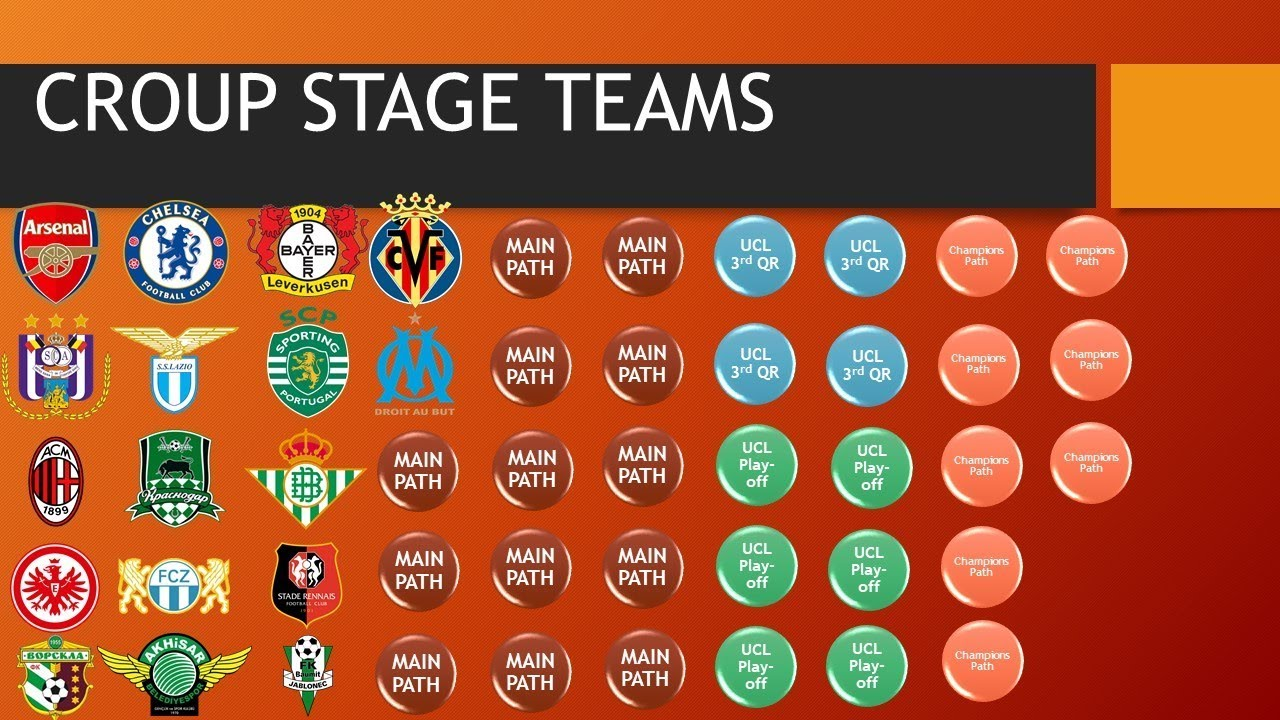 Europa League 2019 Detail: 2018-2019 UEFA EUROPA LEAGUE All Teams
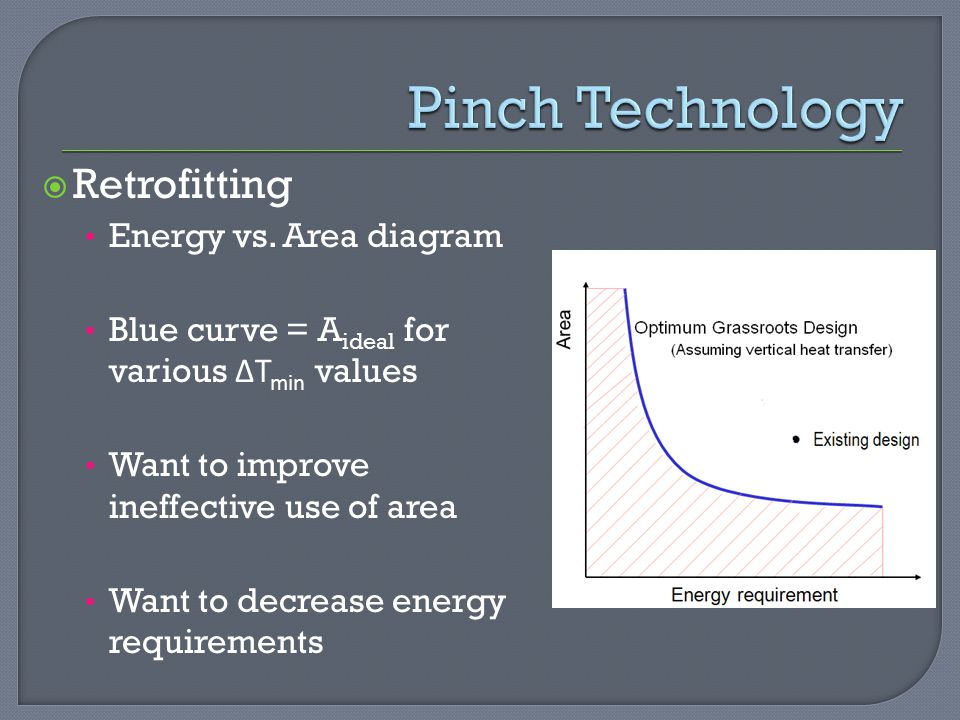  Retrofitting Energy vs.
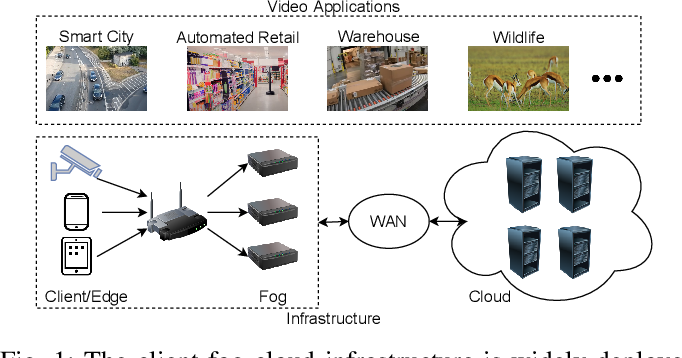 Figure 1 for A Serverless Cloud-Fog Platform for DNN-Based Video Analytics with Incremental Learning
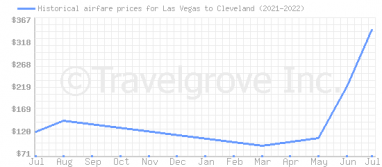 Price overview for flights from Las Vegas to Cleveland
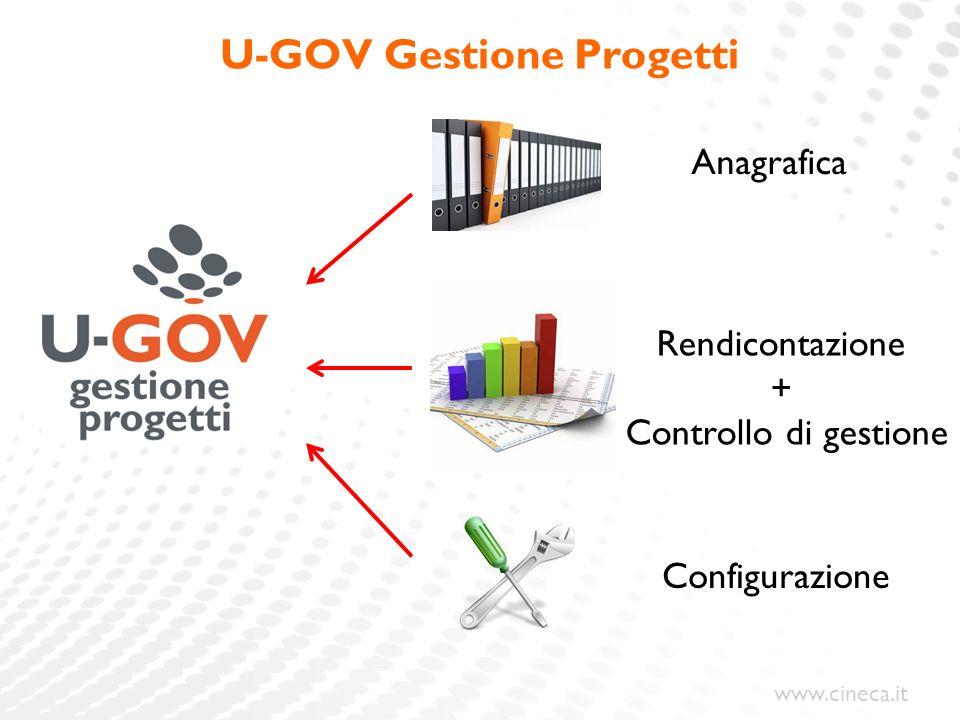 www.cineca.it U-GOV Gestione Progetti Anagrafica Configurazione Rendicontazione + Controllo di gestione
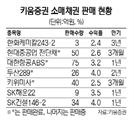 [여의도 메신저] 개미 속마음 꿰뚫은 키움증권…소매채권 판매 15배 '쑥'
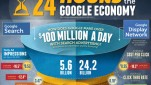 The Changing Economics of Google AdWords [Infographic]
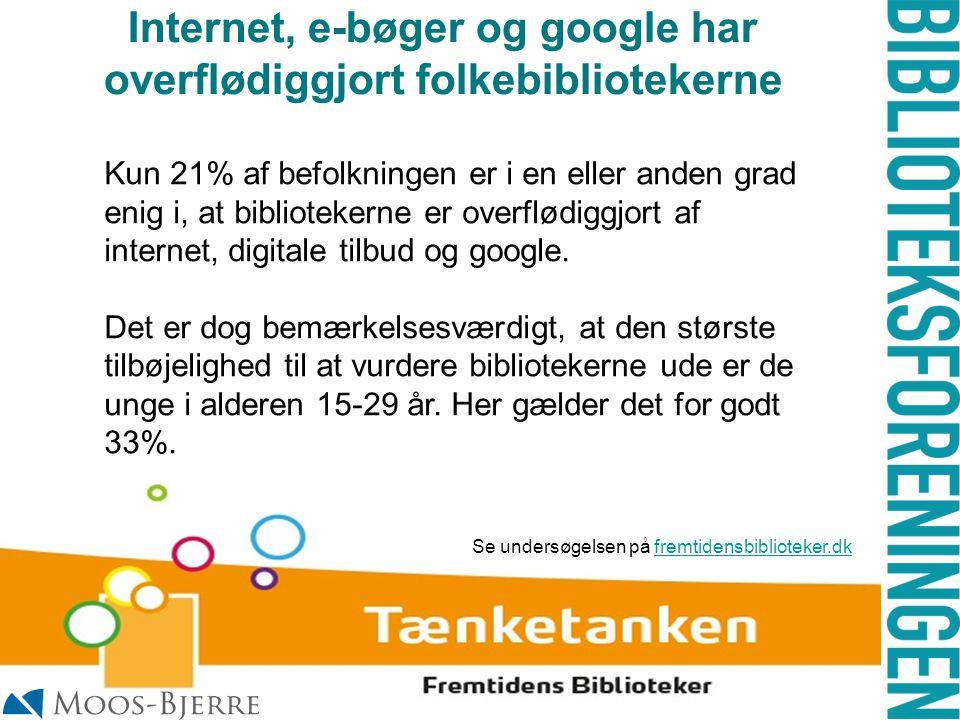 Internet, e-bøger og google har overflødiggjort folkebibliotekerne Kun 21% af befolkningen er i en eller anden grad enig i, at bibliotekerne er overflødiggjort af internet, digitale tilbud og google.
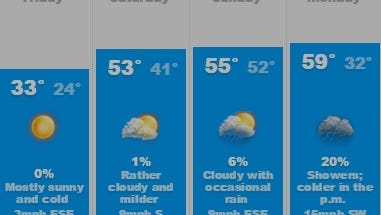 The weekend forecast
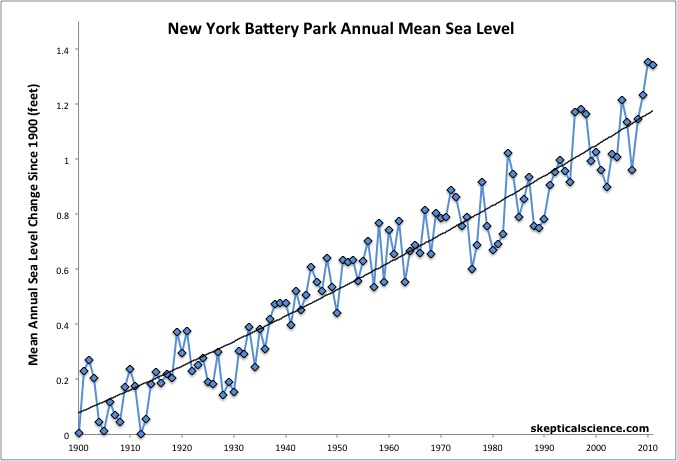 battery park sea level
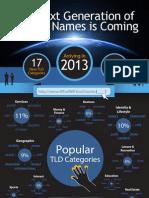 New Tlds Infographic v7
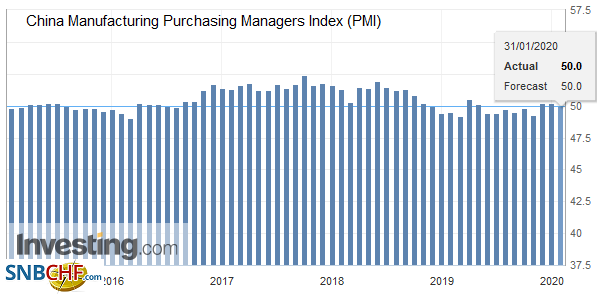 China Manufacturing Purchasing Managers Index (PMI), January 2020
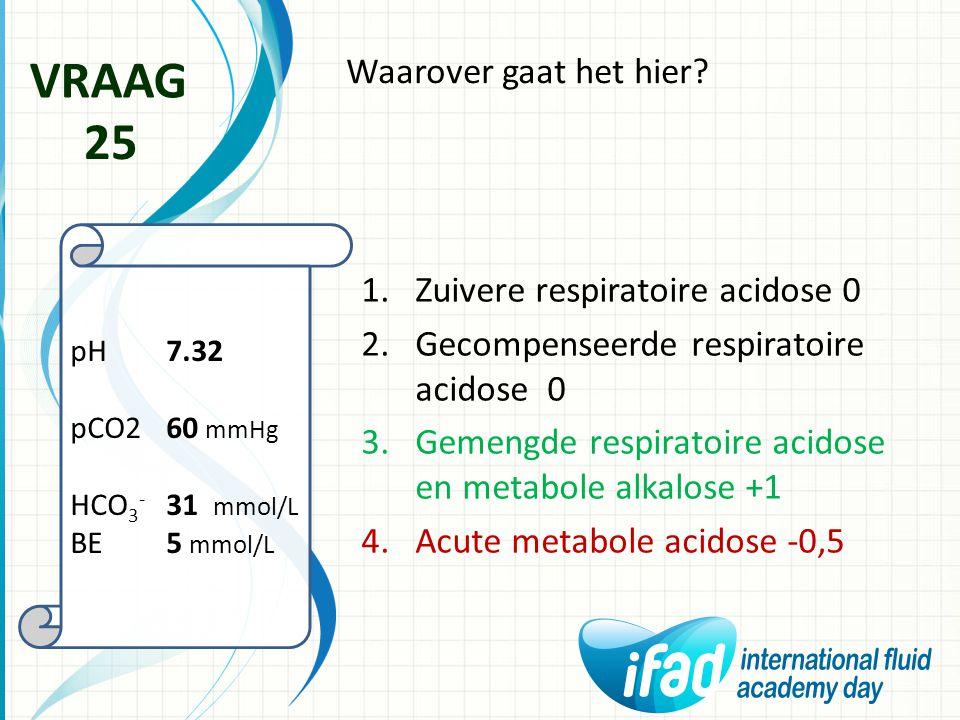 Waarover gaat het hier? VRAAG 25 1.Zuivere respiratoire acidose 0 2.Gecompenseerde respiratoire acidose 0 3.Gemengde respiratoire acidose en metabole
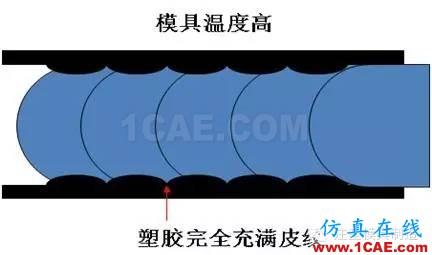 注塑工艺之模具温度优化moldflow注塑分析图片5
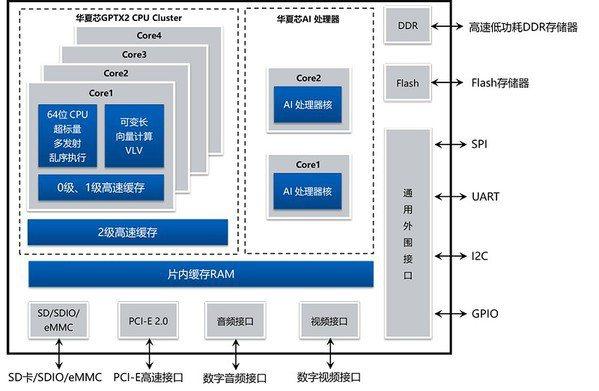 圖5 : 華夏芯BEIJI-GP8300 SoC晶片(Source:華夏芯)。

▬▬▬

→ YOUR ASSIGNMENT: Apart from the pictures, restate all of the listing above exactly.

→ REPLY TO THE TASK:
 Europa League 2019 Detail: 2018-2019 UEFA EUROPA LEAGUE All Teams
  Retrofitting Energy vs.
 Figure 1 for A Serverless Cloud-Fog Platform for DNN-Based Video Analytics with Incremental Learning
 Price overview for flights from Las Vegas to Cleveland
 www.cineca.it U-GOV Gestione Progetti Anagrafica Configurazione Rendicontazione + Controllo di gestione
 [여의도 메신저] 개미 속마음 꿰뚫은 키움증권…소매채권 판매 15배 '쑥'
 The Changing Economics of Google AdWords [Infographic]
 Internet, e-bøger og google har overflødiggjort folkebibliotekerne Kun 21% af befolkningen er i en eller anden grad enig i, at bibliotekerne er overflødiggjort af internet, digitale tilbud og google.
 The weekend forecast
 battery park sea level
 New Tlds Infographic v7
 China Manufacturing Purchasing Managers Index (PMI), January 2020
 Waarover gaat het hier? VRAAG 25 1.Zuivere respiratoire acidose 0 2.Gecompenseerde respiratoire acidose 0 3.Gemengde respiratoire acidose en metabole
 注塑工艺之模具温度优化moldflow注塑分析图片5
 圖5 : 華夏芯BEIJI-GP8300 SoC晶片(Source:華夏芯)。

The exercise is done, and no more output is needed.